## TASK GOAL
Your answer should be the exact lines of the records, starting with the one containing "this 780×470 image." and running to the end.

## SOURCE INFORMATION

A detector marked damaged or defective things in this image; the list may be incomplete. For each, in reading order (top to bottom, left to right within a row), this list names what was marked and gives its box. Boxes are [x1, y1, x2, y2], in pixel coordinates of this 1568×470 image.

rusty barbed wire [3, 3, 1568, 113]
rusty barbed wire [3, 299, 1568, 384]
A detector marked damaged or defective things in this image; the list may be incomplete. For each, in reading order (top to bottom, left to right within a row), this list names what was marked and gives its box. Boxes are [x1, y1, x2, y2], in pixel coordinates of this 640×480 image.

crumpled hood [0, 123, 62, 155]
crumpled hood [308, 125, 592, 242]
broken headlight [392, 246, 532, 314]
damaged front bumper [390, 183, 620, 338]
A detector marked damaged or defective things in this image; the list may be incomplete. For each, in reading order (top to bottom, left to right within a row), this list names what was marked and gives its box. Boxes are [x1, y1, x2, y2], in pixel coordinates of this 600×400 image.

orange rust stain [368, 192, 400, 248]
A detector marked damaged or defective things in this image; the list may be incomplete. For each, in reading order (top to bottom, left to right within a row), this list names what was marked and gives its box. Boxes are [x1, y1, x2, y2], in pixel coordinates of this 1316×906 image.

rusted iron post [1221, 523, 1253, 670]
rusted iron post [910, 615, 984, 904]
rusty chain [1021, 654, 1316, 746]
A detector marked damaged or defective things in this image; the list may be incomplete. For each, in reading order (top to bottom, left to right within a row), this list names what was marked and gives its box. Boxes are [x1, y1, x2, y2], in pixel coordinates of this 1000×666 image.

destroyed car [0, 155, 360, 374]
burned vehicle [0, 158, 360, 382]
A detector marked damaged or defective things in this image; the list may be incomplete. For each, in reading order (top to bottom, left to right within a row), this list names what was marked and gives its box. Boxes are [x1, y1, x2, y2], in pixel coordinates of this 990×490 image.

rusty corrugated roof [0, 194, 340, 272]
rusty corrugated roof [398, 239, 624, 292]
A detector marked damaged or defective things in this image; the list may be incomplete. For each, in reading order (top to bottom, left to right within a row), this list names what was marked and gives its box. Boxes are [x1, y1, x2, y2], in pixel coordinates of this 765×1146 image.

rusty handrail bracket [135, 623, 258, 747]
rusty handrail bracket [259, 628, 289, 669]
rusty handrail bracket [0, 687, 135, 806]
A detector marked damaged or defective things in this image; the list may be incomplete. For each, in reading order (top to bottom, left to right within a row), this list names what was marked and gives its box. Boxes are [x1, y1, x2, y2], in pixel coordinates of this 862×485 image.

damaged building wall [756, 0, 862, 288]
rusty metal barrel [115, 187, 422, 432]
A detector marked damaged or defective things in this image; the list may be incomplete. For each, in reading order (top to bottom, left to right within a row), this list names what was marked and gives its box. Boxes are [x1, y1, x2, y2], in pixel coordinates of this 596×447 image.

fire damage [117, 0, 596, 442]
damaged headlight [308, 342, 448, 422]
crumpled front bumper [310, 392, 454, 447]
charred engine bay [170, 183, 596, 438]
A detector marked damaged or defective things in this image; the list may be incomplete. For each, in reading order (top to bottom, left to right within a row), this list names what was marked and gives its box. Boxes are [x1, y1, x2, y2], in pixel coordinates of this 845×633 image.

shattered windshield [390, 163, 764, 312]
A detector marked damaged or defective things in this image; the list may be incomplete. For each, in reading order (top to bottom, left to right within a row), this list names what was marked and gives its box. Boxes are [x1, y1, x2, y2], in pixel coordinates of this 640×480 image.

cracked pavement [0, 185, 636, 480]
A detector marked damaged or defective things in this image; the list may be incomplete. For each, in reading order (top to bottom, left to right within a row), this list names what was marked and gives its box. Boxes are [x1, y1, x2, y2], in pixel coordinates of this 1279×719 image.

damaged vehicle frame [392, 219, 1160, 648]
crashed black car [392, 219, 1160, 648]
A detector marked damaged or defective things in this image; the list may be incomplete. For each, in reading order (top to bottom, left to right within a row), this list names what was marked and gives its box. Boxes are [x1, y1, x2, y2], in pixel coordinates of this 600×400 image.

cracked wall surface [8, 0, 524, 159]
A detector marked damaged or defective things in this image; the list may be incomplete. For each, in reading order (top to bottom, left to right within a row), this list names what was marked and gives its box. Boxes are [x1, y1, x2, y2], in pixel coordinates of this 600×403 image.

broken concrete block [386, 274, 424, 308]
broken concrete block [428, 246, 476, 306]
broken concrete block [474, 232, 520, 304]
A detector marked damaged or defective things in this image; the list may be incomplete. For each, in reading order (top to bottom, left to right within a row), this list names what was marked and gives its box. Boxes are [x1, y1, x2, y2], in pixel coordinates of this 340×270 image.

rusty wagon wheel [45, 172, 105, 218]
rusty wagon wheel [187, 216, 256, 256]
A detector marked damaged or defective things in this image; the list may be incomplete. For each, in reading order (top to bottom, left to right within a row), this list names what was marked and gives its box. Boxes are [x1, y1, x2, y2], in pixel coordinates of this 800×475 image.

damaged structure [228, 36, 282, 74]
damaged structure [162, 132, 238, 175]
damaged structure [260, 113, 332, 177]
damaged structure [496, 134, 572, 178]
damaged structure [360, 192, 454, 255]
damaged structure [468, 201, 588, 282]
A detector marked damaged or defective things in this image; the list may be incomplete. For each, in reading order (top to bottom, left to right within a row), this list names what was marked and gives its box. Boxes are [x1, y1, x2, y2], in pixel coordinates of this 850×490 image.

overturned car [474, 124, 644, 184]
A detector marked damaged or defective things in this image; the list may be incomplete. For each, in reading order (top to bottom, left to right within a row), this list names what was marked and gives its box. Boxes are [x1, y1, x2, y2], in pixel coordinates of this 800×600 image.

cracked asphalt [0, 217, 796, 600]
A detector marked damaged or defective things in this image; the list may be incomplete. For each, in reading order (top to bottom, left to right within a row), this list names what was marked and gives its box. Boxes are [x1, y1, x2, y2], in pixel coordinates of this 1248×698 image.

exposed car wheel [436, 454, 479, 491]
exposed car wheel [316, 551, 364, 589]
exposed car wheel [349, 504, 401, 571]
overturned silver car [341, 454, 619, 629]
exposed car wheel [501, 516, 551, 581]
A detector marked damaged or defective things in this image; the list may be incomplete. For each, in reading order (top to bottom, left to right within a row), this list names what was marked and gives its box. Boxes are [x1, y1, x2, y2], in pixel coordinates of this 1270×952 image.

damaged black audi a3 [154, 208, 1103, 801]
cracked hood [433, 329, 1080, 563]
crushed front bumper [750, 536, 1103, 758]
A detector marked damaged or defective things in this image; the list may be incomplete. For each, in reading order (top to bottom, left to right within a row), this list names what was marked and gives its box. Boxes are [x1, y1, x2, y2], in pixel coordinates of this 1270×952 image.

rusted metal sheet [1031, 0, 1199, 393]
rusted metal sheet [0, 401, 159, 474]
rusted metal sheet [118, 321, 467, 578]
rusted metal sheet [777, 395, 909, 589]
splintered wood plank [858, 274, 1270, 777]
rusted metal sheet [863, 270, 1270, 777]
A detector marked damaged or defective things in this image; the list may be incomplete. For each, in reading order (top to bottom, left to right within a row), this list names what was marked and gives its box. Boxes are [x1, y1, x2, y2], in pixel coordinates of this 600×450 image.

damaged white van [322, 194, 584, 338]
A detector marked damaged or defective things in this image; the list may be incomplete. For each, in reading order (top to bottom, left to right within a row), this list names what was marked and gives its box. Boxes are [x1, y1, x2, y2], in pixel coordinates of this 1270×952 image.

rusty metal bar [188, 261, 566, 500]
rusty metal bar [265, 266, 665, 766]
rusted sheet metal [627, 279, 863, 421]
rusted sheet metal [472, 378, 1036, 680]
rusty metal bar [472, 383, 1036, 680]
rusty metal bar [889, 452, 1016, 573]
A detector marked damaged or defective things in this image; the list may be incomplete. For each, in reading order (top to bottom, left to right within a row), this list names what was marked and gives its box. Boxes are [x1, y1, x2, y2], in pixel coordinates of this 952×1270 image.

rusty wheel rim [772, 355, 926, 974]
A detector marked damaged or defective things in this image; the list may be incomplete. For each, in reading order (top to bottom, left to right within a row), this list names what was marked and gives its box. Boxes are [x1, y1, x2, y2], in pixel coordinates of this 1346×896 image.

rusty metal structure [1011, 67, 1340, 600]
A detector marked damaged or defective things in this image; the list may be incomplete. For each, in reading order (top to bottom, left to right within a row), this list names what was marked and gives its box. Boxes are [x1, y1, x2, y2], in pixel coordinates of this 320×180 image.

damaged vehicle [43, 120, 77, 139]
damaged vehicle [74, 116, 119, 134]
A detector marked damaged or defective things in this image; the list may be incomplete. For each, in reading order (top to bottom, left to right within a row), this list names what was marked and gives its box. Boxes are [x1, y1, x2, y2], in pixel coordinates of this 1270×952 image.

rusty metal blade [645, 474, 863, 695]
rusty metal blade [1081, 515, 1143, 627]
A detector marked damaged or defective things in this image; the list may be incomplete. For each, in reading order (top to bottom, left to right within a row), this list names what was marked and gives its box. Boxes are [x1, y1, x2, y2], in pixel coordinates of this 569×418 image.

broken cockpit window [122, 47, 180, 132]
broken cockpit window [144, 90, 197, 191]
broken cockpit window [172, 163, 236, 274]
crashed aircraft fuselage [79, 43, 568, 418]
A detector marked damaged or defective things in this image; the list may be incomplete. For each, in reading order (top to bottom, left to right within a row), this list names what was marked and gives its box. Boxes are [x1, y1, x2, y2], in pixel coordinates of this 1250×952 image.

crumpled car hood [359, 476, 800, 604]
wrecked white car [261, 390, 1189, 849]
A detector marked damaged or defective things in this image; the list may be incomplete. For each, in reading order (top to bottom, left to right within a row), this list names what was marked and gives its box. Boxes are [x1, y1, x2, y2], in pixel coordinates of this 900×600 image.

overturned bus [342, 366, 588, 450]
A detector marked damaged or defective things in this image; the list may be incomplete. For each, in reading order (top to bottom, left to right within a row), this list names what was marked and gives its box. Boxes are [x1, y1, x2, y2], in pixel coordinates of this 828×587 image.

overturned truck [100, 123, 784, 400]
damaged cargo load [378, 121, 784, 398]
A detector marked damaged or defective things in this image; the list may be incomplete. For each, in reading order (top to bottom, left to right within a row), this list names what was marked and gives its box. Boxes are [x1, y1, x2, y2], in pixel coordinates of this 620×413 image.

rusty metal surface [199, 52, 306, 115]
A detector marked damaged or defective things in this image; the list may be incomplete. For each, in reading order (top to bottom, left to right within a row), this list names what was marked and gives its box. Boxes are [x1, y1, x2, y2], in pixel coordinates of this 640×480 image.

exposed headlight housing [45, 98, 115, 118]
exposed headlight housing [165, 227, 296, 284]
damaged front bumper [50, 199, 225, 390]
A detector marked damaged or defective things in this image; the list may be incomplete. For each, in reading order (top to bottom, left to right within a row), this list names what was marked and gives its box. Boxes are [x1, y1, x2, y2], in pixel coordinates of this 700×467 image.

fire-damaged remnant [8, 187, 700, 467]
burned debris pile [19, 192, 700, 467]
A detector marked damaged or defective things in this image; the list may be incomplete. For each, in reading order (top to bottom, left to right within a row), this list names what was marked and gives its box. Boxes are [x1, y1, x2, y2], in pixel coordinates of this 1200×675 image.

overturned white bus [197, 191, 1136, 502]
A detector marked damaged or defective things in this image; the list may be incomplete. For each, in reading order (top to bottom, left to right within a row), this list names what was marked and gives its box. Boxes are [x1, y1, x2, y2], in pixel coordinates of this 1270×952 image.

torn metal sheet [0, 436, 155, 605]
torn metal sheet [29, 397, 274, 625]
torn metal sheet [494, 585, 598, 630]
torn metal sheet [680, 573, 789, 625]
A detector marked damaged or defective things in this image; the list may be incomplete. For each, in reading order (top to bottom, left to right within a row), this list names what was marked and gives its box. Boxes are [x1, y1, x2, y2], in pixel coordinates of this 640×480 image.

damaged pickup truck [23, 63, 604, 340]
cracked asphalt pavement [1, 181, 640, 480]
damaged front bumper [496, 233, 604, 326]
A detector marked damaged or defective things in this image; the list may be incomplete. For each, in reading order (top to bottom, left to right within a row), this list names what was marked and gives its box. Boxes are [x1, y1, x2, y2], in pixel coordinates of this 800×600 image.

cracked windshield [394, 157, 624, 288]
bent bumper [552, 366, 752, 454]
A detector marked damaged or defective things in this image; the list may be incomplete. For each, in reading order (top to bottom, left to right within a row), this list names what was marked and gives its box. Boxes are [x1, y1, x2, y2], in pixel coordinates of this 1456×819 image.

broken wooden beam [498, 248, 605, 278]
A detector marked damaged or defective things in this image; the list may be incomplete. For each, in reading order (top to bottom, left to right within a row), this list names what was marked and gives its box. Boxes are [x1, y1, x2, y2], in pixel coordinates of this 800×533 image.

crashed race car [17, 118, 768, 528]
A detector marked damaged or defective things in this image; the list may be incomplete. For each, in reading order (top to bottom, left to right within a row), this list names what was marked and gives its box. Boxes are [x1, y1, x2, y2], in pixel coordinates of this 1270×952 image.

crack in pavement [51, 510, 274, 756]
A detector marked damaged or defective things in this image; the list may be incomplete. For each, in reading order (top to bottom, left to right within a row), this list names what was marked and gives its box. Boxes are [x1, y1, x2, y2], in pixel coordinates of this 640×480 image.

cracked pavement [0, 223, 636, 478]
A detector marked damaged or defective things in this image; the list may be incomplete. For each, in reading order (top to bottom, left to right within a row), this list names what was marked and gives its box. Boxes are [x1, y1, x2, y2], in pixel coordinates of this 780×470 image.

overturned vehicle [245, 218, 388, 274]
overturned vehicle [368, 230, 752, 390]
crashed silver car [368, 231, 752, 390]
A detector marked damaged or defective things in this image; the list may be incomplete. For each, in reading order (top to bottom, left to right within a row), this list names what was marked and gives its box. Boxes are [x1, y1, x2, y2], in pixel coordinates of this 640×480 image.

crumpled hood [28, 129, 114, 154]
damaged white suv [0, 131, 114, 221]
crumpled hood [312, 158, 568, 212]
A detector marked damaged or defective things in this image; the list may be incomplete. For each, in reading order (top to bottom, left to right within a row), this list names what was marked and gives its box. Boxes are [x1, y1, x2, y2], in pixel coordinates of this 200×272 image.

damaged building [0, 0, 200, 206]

## RESULT FOR THIS TASK
A detector marked damaged or defective things in this image; the list may be incomplete. For each, in reading order (top to bottom, left to right within a row), this list names what was marked and gives its box. Boxes are [x1, y1, x2, y2], in pixel coordinates of this 780×470 image.

overturned vehicle [245, 218, 388, 274]
overturned vehicle [368, 230, 752, 390]
crashed silver car [368, 231, 752, 390]
A detector marked damaged or defective things in this image; the list may be incomplete. For each, in reading order (top to bottom, left to right within a row), this list names what was marked and gives its box. Boxes are [x1, y1, x2, y2], in pixel coordinates of this 640×480 image.

crumpled hood [28, 129, 114, 154]
damaged white suv [0, 131, 114, 221]
crumpled hood [312, 158, 568, 212]
A detector marked damaged or defective things in this image; the list may be incomplete. For each, in reading order (top to bottom, left to right within a row), this list names what was marked and gives its box. Boxes are [x1, y1, x2, y2], in pixel coordinates of this 200×272 image.

damaged building [0, 0, 200, 206]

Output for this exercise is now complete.